In August 1977, the Transit got a serious update and facelift, generally that modernized model is referred to as the Transit Mk2.
The last refresh of the series followed at the end of 1983, resulting in the Mk2 Phase 2, as seen here. Worth mentioning is that the Phase 2 was offered with Ford’s direct injected, 2.5 liter four-cylinder diesel engine. The new 68 DIN-hp power unit, marketed as the 2.5 DI, became available in early 1984. It was an evolution of the good ol’ 2.4 liter York (indirect injected) diesel engine, as previously used.
Gasoline engine options were the 1.6 and 2.0 liter OHC four-cylinders and the 3.0 liter Essex V6. The latter was the preferred choice for ambulances and police vehicles, not to mention for bank robbers’ getaway vans.
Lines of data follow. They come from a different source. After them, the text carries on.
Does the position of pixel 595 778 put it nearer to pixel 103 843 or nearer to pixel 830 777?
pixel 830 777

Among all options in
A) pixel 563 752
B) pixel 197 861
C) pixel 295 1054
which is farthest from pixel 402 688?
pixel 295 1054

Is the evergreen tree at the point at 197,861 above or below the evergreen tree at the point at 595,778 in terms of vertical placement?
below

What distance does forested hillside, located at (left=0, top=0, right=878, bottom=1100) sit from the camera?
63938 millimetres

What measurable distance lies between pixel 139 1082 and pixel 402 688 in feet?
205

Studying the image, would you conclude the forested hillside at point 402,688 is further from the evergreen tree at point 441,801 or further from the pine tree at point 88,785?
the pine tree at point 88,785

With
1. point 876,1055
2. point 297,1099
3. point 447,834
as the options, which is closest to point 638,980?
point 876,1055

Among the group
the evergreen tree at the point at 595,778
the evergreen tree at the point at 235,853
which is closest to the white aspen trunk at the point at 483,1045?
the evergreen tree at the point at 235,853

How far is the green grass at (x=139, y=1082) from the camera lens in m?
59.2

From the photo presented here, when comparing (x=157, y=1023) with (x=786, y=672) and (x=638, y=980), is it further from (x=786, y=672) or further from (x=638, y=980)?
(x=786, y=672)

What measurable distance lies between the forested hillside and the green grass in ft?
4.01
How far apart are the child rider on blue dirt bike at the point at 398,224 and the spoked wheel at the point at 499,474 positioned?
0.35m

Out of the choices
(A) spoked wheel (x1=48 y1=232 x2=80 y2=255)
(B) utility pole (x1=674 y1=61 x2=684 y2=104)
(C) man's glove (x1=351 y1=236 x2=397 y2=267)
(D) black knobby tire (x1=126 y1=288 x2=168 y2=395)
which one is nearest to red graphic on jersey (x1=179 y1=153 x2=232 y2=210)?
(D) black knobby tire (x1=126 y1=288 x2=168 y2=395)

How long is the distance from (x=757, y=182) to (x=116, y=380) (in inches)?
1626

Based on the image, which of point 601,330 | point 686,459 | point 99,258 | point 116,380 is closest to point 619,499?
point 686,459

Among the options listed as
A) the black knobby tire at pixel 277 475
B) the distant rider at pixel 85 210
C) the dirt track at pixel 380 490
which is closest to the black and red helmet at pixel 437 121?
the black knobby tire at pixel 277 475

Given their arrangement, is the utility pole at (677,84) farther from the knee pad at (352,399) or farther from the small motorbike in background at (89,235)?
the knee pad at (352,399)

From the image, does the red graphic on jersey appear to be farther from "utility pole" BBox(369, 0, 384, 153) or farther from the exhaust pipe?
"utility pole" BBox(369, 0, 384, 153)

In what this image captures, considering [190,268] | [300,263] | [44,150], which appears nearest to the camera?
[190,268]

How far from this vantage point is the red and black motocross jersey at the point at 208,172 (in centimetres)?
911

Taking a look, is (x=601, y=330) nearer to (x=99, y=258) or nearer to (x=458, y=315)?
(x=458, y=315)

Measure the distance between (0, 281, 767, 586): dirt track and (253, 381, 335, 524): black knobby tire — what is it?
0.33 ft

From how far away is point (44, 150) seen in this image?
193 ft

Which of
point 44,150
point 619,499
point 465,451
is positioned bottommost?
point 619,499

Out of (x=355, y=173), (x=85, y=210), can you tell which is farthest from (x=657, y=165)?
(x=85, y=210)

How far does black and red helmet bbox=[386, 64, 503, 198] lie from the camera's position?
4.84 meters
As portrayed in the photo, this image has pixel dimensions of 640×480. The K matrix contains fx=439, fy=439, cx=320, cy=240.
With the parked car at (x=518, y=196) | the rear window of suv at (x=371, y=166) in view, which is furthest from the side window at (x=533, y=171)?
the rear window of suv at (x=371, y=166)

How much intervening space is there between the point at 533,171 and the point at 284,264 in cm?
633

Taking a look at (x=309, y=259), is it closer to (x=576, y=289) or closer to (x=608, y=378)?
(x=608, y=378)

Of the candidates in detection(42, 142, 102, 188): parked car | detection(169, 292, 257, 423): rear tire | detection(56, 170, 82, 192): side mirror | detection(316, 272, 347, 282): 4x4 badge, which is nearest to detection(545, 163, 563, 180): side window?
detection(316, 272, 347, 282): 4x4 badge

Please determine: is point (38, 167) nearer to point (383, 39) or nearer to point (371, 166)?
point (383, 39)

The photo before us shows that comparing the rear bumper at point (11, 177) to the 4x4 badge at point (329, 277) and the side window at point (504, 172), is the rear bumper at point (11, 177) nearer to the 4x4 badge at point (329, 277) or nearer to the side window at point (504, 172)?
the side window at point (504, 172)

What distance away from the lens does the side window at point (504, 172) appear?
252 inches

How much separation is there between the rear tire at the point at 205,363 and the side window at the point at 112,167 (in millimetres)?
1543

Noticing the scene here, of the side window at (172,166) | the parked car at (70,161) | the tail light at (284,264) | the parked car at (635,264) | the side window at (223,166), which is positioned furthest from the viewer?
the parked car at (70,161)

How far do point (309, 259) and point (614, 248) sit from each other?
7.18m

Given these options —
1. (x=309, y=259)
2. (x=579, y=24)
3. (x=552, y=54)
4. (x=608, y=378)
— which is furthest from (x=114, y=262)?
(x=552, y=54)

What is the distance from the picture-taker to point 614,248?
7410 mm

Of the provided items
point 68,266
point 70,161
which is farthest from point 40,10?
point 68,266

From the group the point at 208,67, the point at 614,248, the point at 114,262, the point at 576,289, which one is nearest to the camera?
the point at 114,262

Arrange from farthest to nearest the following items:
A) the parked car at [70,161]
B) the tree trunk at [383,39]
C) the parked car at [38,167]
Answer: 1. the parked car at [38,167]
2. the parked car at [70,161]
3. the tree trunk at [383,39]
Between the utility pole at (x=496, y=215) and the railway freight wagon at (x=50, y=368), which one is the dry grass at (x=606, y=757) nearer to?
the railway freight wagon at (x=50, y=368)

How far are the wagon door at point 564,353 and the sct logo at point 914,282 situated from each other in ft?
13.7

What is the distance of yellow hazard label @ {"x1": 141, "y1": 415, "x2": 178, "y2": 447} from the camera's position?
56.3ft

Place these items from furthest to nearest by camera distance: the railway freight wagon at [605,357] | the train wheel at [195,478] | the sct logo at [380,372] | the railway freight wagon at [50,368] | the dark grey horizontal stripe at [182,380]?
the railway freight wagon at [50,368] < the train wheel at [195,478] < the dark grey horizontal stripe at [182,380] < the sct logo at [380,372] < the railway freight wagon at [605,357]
The most common Transit was the panel van, either a 2,690 mm SWB van with a low roof or a 3,000 mm LWB van with a high roof. GVM-ratings from 2,070 to 3,500 kg. All heavy-duty LWB Transits had dual rear wheels.
“There are 32 different potential door options to choose from”. Almost a case of choice overload. Vans with dual rear wheels (bottom right picture) had black, factory wheel arch trims.
The Transit parcel vans, no further explanation needed.
The factory chassis cab options. A chassis cab is a complete, rolling chassis with a cab; the stage of a truck before it gets a cargo bed or any other body.
The chassis cab was also available with a 3,452 mm long wheelbase. That’s the white Transit in the picture, obviously. Most of the time, the final product was a flatbed truck with dropsides. But as I said, anything was possible, from a box truck to a motorhome.
If you wanted to transport people rather than cargo, then you could choose from a bus, a crewbus or a kombi.
Short wheelbase, low roof, somewhere halfway a minivan and a minibus…
…but a commercial vehicle all the way.
Ford Transit, the nose ahead!
In 1986, an all-new generation of the Transit was introduced. With its highly modern looks and a more car-like interior it was a radical change from the past.
You want something similar these days, yet completely up to date? No problem, Ford offers the Tourneo Custom. That’s the FWD Ford Transit Custom people mover.
Now I wonder which Transit variant Jason Shafer would pick up for hauling the family’s movables across the States…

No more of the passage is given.